Researchers at Princeton University have developed a systematic method to evaluate how the gut microbiota chemically transforms or metabolizes oral drugs, thereby affecting their safety and effectiveness.
The new method can provide a more comprehensive understanding of how intestinal bacteria metabolize drugs, and may help to develop more effective, more personalized drugs with fewer side effects... Previous studies examined how gut bacteria metabolize oral drugs. The new framework can immediately assess the entire human gut microbial community.
Mohammed S. Donia, assistant professor of molecular biology, said: "Basically, we cannot escape the complexity of the microbial stage, but we accept it. This method gives us a more comprehensive and realistic understanding of the drug metabolism of bacteria."
The research team used this method to evaluate the impact of gut microbes on hundreds of common drugs on the market. The intestine is the main part of the body to absorb tablets and drug solutions. Researchers have discovered 57 kinds of gut bacteria that can change existing oral medications, 80% of which have not been reported so far, revealing unknown drug-microbiome interactions, highlighting the possibility of this method of making these changes Conversion to an inactive state (reduce the effectiveness of the drug), conversion of the drug to a toxic form (contains (may cause side effects)
This framework can identify potential drug-microbiome interactions early in development, and notify drug changes by notifying drug changes. This method also helps to better analyze the toxicity and efficacy of drugs tested in clinical trials
There are hundreds of bacteria in the intestine. The composition (type of bacteria and type of bacteria) varies from person to person.
Donia pointed out: "The difference between people is why the study of individual bacterial species is to emphasize what makes it impossible to compare the drug metabolism of the microbiome between individuals. We need to study the entire microbiome of the intestine."
Researchers have found that some people's microbial flora has little effect on specific drugs, while the microbial flora of others has a significant effect. This indicates that not only individual species, but also bacterial communities also affect drug metabolism.
"Every person's microbiome is unique, and we can see this in research," said Dr. Bahar Jabdan. He is a graduate student in molecular biology and the lead author of the study. "We have observed three major categories of drugs. In our research, all microbial communities continue to metabolize drugs, certain microbes but not others metabolized by microbes. And drugs that are not affected by microbial-derived metabolism."
This method can be used to distinguish the microflora of each patient. For example, the framework can predict the behavior of specific drugs and have adverse effects. When predicted, it helps to suggest changes in treatment strategies. She is a graduate student of the Lewis-Sigler Institute of Comprehensive Genomics and one of the first authors of the study, responsible for calculation and quantitative analysis of data. "Bacteria in these microbial communities can help each other survive and affect each other's zymogram. Unless you do research in the microbial community, you will never be able to capture it."

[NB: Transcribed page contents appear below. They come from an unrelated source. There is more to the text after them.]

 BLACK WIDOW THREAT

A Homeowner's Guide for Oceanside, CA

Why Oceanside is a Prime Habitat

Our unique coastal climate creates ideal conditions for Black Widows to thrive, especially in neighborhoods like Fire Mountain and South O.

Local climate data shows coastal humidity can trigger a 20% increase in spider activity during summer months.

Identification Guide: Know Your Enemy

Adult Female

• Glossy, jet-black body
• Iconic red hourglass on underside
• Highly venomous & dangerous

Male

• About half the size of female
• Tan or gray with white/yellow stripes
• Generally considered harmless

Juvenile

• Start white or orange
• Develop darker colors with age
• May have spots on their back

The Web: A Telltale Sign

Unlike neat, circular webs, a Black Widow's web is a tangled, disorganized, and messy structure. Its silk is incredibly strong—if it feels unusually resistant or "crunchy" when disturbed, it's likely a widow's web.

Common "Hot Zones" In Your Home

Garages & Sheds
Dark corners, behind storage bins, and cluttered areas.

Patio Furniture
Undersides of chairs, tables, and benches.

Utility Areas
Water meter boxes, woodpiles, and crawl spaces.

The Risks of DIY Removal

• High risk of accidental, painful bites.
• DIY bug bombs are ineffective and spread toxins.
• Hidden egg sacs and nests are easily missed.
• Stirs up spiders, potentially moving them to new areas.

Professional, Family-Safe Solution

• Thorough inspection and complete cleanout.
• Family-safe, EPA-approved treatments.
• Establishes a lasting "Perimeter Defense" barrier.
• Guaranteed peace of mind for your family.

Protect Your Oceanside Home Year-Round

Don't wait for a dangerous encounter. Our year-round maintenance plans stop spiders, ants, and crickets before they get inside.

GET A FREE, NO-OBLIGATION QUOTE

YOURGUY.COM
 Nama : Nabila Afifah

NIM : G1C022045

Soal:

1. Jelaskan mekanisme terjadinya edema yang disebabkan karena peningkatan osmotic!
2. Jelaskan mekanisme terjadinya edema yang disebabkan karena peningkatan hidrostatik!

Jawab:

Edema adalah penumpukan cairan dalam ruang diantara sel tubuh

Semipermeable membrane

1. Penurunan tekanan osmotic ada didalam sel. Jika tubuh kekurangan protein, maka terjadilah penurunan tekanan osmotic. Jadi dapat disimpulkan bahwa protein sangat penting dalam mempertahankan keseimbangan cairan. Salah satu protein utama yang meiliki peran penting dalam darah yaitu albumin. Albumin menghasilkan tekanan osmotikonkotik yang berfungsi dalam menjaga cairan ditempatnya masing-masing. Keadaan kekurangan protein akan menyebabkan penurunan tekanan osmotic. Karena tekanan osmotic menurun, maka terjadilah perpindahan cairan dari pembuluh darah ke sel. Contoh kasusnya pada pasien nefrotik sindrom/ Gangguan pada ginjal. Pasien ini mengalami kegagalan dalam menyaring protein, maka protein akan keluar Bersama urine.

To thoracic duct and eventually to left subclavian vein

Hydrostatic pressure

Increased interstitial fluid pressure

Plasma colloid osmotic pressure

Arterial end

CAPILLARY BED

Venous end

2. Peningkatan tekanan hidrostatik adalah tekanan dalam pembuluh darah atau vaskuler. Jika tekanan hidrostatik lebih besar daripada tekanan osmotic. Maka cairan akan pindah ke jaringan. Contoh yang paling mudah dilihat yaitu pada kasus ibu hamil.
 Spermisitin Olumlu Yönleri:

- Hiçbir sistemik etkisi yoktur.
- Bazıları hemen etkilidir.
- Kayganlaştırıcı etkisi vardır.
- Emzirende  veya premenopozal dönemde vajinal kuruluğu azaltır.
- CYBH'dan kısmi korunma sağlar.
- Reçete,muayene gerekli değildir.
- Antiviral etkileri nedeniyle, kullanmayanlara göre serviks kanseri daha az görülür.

The framework includes four steps to systematically assess the intestine. The influence of microorganisms on drugs. First, the researchers collected 21 stool samples from anonymous donors and classified the types of bacteria in each donor. They found that each donor has a unique microbial community that lives in the gut, and most of these individualized communities can grow on the laboratory culture system they developed.
Then they tested 575 FDA-approved drugs to see if they were chemically modified by any of the 21 cultured phages, and then some drugs in all the cultured phages. I tested it here and we found that from Metabolites derived from microorganisms that have not been reported, and metabolites found in humans that are related to side effects but whose etiology is unknown. They found that the microbial phase of the donor may have the same reaction to the drug, or only a part of the microbial phase may have the same reaction.
Next, I studied how certain modifiers change according to the cultured microorganisms. In order to understand exactly how the transformation occurs, they tracked the source of the chemical transformation, as well as the specific bacterial species and specific genes of these bacteria. They also showed that the microbial-derived metabolic reactions found can be replicated in mouse models. This is the first step in applying this method to human drug development.